Walter Uwe, Knoblich Rupert, Steinhagen Volker, Donat Martina, Benecke Reiner, Kloth Antje
Dept. of Neurology, University of Rostock, Gehlsheimer Str. 20, 18147, Rostock, Germany.
J Neurol. 2007 Oct;254(10):1323-9. doi: 10.1007/s00415-007-0520-0. Epub 2007 Mar 14.
To determine independent clinical predictors of stroke-associated pneumonia (SAP) that are available in all patients on day of hospital admission.
We studied 236 patients with acute ischemic stroke admitted to the neurological intensive care unit at our university hospital. Risk factors of SAP and of non-responsivity of early-onset pneumonia (EOP; onset within 72 hours after admission) to initial antibacterial treatment were analyzed.
Incidence of SAP was 22%. The following independent risk factors were found to predict SAP with 76% (EOP: 90%) sensitivity and 88% specificity: dysphagia (RR, 9.92; 95% CI, 5.28-18.7), National Institute of Health Stroke Scale > or = 10 (RR, 6.57; CI, 3.36-12.9), non-lacunar basal-ganglia infarction (RR, 3.10; CI, 1.17-5.62), and any other infection present on admission (RR, 3.78; CI, 2.45-5.83). Excluding the patients with other infections on admission, the same independent risk factors (except infection) were found. Further, but not independent risk factors were: combined brainstem and cerebellar infarction, infarction affecting more than 66% of middle cerebral artery territory, hemispheric infarction exceeding middle cerebral artery territory, impaired vigilance, mechanical ventilation, age > or = 73 years, current malignoma, and cardioembolic stroke, whereas patients with lacunar infarctions had significantly lower risk. In contrast to previous reports, no impact of male gender or diabetes was found. Initial vomiting, especially if associated with impaired vigilance, predicted antibacterial treatment non-responsivity of EOP. In nonresponders exclusively fungal pathogens were identified.

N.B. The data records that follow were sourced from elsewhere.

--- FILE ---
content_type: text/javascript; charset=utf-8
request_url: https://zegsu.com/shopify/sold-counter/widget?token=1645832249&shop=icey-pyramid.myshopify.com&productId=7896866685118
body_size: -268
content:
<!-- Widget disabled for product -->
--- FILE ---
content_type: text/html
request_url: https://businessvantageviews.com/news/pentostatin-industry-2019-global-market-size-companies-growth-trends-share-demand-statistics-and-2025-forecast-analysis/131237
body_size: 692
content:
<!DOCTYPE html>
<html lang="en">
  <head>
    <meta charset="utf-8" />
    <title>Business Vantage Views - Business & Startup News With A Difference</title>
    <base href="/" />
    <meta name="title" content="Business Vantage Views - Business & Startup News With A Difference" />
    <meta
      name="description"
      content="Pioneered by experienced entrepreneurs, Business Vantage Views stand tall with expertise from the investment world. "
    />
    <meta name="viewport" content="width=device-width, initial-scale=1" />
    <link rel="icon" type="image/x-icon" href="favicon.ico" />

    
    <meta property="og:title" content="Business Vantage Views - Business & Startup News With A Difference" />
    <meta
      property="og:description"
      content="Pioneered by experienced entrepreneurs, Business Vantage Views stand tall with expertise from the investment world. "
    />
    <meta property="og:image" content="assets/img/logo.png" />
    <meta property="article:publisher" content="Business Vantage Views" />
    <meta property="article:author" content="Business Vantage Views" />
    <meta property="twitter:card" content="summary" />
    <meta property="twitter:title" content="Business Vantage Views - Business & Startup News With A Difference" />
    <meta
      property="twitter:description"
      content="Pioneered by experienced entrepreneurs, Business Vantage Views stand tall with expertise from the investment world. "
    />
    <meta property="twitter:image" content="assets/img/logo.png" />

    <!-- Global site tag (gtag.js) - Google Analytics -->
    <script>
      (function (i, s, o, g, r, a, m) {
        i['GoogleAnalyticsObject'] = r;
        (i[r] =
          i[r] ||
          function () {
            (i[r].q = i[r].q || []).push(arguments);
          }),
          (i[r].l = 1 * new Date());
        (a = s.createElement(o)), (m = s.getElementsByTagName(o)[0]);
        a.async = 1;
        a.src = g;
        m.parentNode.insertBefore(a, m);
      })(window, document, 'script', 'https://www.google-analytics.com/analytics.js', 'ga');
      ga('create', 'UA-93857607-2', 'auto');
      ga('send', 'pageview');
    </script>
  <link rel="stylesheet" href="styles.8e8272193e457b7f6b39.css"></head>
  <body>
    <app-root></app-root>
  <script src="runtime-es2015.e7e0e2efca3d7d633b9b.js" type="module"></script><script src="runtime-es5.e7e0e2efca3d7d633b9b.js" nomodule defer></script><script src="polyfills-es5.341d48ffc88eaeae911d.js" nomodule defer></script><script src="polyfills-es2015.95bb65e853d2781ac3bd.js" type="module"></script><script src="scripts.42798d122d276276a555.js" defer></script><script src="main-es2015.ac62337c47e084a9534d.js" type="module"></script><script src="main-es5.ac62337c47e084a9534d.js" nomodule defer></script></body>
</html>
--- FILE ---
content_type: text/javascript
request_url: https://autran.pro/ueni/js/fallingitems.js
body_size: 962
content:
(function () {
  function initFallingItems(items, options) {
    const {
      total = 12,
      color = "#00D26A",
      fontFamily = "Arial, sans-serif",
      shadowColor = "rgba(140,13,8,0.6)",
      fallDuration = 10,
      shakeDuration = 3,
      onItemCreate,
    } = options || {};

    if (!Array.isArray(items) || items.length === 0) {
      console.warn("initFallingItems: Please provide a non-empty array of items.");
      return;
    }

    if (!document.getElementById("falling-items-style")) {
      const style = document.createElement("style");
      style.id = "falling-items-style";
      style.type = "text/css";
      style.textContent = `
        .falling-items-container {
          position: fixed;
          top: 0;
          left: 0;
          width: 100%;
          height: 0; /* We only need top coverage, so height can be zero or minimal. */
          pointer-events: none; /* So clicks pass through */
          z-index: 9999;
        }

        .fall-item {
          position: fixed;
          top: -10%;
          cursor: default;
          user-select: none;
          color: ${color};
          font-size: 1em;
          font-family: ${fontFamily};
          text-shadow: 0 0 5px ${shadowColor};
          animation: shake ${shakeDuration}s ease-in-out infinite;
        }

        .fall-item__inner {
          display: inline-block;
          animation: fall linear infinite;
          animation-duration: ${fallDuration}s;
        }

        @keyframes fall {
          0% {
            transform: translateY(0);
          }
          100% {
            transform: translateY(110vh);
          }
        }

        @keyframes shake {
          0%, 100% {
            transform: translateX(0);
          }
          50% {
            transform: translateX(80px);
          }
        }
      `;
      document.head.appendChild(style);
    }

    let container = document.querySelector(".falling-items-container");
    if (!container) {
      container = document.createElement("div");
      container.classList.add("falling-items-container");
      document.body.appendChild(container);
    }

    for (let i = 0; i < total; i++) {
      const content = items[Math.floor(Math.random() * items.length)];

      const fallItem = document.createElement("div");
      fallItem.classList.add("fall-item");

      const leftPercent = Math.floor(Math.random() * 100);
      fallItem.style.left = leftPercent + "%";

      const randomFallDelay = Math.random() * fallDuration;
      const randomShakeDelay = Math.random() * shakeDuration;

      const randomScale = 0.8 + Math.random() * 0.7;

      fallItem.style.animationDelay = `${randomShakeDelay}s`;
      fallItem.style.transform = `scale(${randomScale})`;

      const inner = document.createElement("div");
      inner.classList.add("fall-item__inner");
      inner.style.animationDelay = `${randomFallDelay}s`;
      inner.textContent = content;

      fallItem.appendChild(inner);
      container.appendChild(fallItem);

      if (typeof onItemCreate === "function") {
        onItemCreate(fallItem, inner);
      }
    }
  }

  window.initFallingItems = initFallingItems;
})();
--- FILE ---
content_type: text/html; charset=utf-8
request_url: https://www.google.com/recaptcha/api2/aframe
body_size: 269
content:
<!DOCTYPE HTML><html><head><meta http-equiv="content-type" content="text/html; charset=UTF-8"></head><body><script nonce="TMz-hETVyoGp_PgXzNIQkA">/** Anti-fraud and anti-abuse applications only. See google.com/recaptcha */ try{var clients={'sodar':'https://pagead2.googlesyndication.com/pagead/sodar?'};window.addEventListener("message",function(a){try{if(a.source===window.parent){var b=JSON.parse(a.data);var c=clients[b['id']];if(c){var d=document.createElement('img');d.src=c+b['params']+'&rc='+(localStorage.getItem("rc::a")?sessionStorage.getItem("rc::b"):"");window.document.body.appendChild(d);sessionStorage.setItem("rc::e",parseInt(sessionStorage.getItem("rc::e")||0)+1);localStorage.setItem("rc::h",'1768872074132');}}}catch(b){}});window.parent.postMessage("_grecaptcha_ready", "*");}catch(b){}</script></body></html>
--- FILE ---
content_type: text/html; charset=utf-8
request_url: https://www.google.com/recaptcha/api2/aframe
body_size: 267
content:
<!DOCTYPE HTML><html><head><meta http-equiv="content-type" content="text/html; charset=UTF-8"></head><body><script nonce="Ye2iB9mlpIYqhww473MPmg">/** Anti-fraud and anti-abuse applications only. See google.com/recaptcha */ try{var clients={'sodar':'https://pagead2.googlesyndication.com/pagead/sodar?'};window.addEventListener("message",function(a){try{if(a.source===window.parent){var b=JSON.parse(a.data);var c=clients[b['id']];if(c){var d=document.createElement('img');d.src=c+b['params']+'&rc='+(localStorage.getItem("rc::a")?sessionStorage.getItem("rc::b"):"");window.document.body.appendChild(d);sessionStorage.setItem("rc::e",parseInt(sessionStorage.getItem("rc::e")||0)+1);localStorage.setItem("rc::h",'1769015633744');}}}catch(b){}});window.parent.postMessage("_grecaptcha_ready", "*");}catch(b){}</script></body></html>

Increased risk of pneumonia in acute stroke patients can be sufficiently predicted by a small set of clinical risk factors.
确定在入院当天所有患者中均可获取的与卒中相关肺炎(SAP)的独立临床预测因素。
我们研究了在我校医院神经重症监护病房收治的236例急性缺血性卒中患者。分析了SAP以及早发性肺炎(EOP;入院后72小时内发病)对初始抗菌治疗无反应的危险因素。
SAP的发生率为22%。发现以下独立危险因素预测SAP的敏感度为76%(EOP为90%),特异度为88%:吞咽困难(相对危险度[RR],9.92;95%可信区间[CI],5.28 - 18.7)、美国国立卫生研究院卒中量表评分≥10分(RR,6.57;CI,3.36 - 12.9)、非腔隙性基底节梗死(RR,3.10;CI,1.17 - 5.62)以及入院时存在任何其他感染(RR,3.78;CI,2.45 - 5.83)。排除入院时存在其他感染的患者后,发现了相同的独立危险因素(感染除外)。此外,非独立危险因素有:脑干和小脑联合梗死、累及大脑中动脉区域超过66%的梗死、超过大脑中动脉区域的半球梗死、警觉性受损、机械通气、年龄≥73岁、当前恶性肿瘤以及心源性栓塞性卒中,而腔隙性梗死患者的风险显著较低。与既往报道不同,未发现男性性别或糖尿病有影响。初始呕吐,尤其是与警觉性受损相关时,预测EOP对抗菌治疗无反应。在无反应者中仅鉴定出真菌病原体。
一小部分临床危险因素可充分预测急性卒中患者发生肺炎的风险增加。